• Recorded data:
===============

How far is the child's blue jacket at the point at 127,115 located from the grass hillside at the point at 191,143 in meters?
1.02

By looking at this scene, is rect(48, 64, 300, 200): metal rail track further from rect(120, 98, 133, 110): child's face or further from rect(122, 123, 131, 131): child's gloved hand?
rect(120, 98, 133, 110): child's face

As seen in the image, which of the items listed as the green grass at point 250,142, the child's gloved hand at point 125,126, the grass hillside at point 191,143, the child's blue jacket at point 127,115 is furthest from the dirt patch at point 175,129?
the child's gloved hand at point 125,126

===============

Could you give the data above again, changing every "grass hillside" to "grassy slope" and keeping everything else the same?

• WRITTEN RESPONSE:
How far is the child's blue jacket at the point at 127,115 located from the grassy slope at the point at 191,143 in meters?
1.02

By looking at this scene, is rect(48, 64, 300, 200): metal rail track further from rect(120, 98, 133, 110): child's face or further from rect(122, 123, 131, 131): child's gloved hand?
rect(120, 98, 133, 110): child's face

As seen in the image, which of the items listed as the green grass at point 250,142, the child's gloved hand at point 125,126, the grassy slope at point 191,143, the child's blue jacket at point 127,115 is furthest from the dirt patch at point 175,129?
the child's gloved hand at point 125,126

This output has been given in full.